Grovetown Public Safety officers Capt. Wayne Kent (left) and Dairen Cato stand in front of the department's new six-man cab, Typhoon ladder truck.
Photo by Jim Blaylock
City officials approved the purchase of a six-man cab, Typhoon ladder truck with a roof ladder capable of reaching 75 feet high.
"With the growth of the city, now there are $225,000 houses that are three stories in Grovetown," Grovetown Department of Public Safety Chief A.L. "Al" Robinson, said. "With the development of a lot of new subdivision, the size of the houses (are growing) and they are so close together. So not only in height, but also the volume of water needed for a structure fire, (this truck) is what we need."
The 37-foot-long ladder truck was delivered July 1 and firefighters are training on driving, operating and maintaining the truck in hopes of getting the truck in service Aug. 1, Robinson said.
The truck, which will be housed at the headquarters station on Robinson Avenue, has the capability of pumping 1,000 gallons of water per minute through a hose that runs to the end of the ladder. Being able to spray water from above a structure fire helps keep it under control and protect neighboring buildings, Capt. Wayne Kent said.
Kent said the truck is called a "quint" because it is both a ladder and a pumper truck. The ladder provides aerial ability while the 500-gallon on board tank allows firefighters to make the initial attack while still being able to attach to a hydrant for more water, he said.
"It's all remote control," Kent said. "You don't have to climb up to the top (of the ladder) to angle (the hose). On a pedestal on the turntable, it's got levers to move it."
Kent said the ladder also can be used as a crane in low-rescue situations including when victims are stuck down an embankment.

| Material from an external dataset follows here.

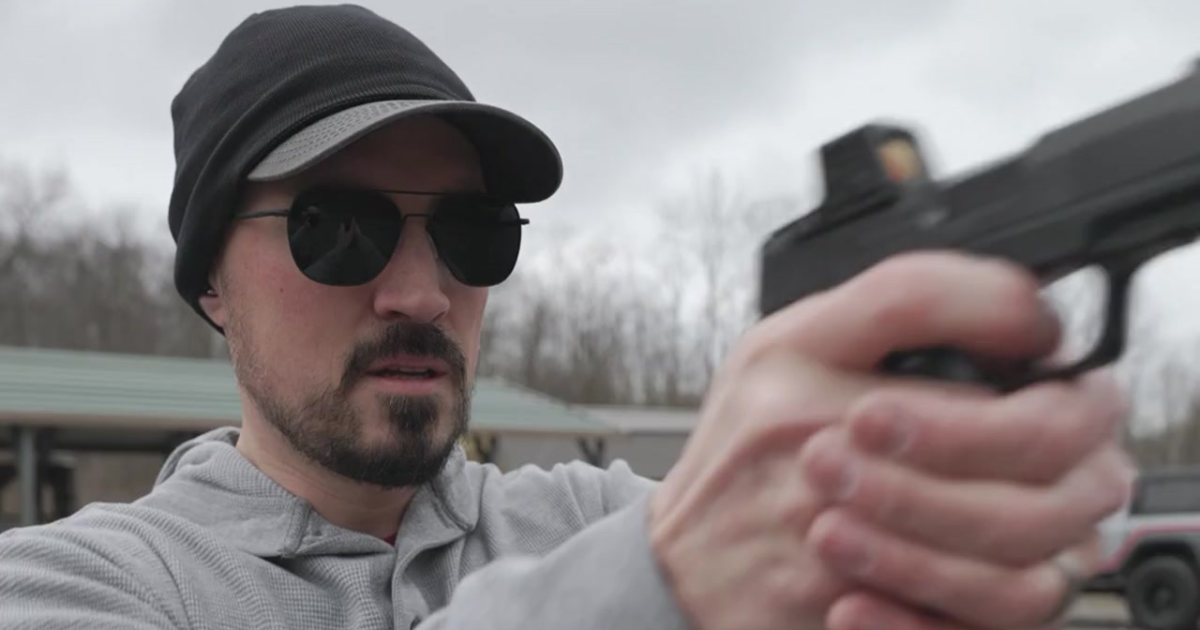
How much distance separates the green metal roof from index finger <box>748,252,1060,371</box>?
8265 mm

The truck, purchased from FireLine Inc. in Winder, Ga., cost $370,000, $60,000 below the normal price because it was a company demo truck. Funds from the 2006 one-cent sales tax will pay for the truck, which was originally slated to be purchased in early 2006, Robinson said.
"We saved $60,000 by getting it now instead of waiting until the first of next year," Robinson said.
The city purchased trucks most recent for the department in 2001 with a rescue/extrication truck and in 1996 with an engine truck, Kent said. While firefighters spend July training on the truck, the department is also installing radio equipment, self-contained breathing apparatus and miscellaneous hand tools and equipment. The truck came equipped with lights and 119 feet of extension and multi-purpose ground ladders.
Kent said his crew was excited when the truck was delivered July 1.
"They all can't wait to drive it," Kent said.